Of course, it is on this last point that issues have arisen. For today, the brain, which was removed from the dead body of a multiple sclerosis sufferer (with the patient's consent), went on show.

It is reported that there have been protests over the work, with critics saying that the exhibit pushes the boundaries of decency in the name of art and that the public display of human body parts is “degrading”. In this respect, however, the only opponent cited is a Conservative MP, David Amess, who is a former member of the health select committee, who stated: “It's one thing if this is done in a laboratory, but it's degrading to put body parts on display in a public place. In my personal opinion, this is a disrespectful way to treat the human body and is unacceptable.

It is not the first time that parts of a human body have gone on show in the name of art. This is not to say that there are not strict rules governing the public display or storage of any human tissue from a dead person.
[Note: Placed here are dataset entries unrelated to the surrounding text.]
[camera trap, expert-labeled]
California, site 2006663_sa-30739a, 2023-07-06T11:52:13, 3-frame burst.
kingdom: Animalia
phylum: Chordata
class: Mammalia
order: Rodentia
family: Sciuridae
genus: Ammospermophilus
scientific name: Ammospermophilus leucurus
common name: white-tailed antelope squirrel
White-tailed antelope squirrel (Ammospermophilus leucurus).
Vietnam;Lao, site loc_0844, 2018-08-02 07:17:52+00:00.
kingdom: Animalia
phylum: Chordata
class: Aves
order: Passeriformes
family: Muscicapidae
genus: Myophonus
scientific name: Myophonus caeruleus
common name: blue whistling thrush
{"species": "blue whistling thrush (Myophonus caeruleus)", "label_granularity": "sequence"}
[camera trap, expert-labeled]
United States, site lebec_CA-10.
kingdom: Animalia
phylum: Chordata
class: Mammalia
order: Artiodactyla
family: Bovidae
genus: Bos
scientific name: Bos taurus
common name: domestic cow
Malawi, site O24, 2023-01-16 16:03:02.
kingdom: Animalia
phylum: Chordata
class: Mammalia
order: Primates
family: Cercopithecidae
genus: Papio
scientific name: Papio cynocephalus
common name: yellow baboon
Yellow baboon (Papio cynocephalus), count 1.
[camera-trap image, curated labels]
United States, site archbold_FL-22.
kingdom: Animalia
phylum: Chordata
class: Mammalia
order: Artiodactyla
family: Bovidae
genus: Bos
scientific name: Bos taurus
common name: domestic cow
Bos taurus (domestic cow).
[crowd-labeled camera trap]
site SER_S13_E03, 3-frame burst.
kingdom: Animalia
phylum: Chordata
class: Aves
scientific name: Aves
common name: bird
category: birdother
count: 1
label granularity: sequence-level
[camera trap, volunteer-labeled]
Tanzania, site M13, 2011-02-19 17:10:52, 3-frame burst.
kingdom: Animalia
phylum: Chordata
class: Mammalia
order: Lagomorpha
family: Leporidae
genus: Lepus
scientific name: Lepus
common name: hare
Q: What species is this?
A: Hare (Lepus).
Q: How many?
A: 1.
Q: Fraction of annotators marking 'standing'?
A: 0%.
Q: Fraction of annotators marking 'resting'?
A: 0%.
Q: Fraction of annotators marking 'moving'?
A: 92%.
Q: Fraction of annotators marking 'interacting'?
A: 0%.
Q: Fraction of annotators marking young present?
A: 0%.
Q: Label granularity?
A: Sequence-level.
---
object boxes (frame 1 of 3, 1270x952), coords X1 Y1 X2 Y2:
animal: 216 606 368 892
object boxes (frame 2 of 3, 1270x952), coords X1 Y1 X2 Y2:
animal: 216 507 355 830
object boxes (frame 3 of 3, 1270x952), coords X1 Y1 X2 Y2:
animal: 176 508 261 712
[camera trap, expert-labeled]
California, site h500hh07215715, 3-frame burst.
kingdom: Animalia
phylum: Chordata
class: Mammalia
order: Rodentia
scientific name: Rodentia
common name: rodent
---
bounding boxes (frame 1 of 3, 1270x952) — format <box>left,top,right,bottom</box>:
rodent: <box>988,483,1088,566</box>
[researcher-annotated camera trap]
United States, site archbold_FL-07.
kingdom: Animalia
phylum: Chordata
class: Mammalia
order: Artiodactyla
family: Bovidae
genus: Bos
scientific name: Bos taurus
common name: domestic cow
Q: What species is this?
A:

The Human Tissue Act (“Act”), which came into force on the 1st September 2006 and is governed by the Human Tissue Authority (“HTA”), provides a framework for the regulation of storage and use of human tissue from the living, and the removal, storage and use of tissue and organs from the deceased for specified purposes. At the heart of the Act is the requirement that consent be obtained for the removal, storage and use of any relevant material which has come from a human body for certain Scheduled Purposes. These purposes include public display. The Act does not define 'public display', but the HTA Guidance provides that it will regard a public display as: “An exhibition, show or display in which a body of a deceased person or relevant material which has come from the body of a deceased person is used for the purpose of being exposed to view by the public.”

A key principle on which the Act is based is that all human bodies, body parts and tissue within the Act’s scope should be treated with appropriate respect and dignity. This principle applies to the public display of a body or tissue from a deceased person, and the guidance’s proposals complement those within the European Union Tissues and Cells Directive (EUTCD). The Act is also complemented by DCMS' Guidance for the care of Human Remains in Museums, which deals with the curating, care and use of human remains and rests on the same principle. In order to regulate this principle, the Act also makes it a requirement that all organisations that either use or store human tissue must be licensed to carry out specific activities. The HTA is responsible for issuing the licences.

As we have seen, GV Art holds one such licence. Accordingly, it may be inferred that that this exhibition does not fall foul of the requirements of the Act and that it has been concluded that the brain is being treated with sufficient dignity and respect.

Whether or not it is Art is another question. But, regardless of the answer to that, the exhibition certainly sounds fascinating.

It is currently showing at GV Art until 22 January 2011.

Source: The Evening Standard, 11 January 2011
Image Source: © Alex Lentati

1 comment:

Chris McLeod said...

To me, it's the emperor's new, or old, brain. Is it not Gunther von Hagens all over again? Not one to visit before lunch or dinner, a propos of which, my grandfather used to eat brawn on toast. Yuck.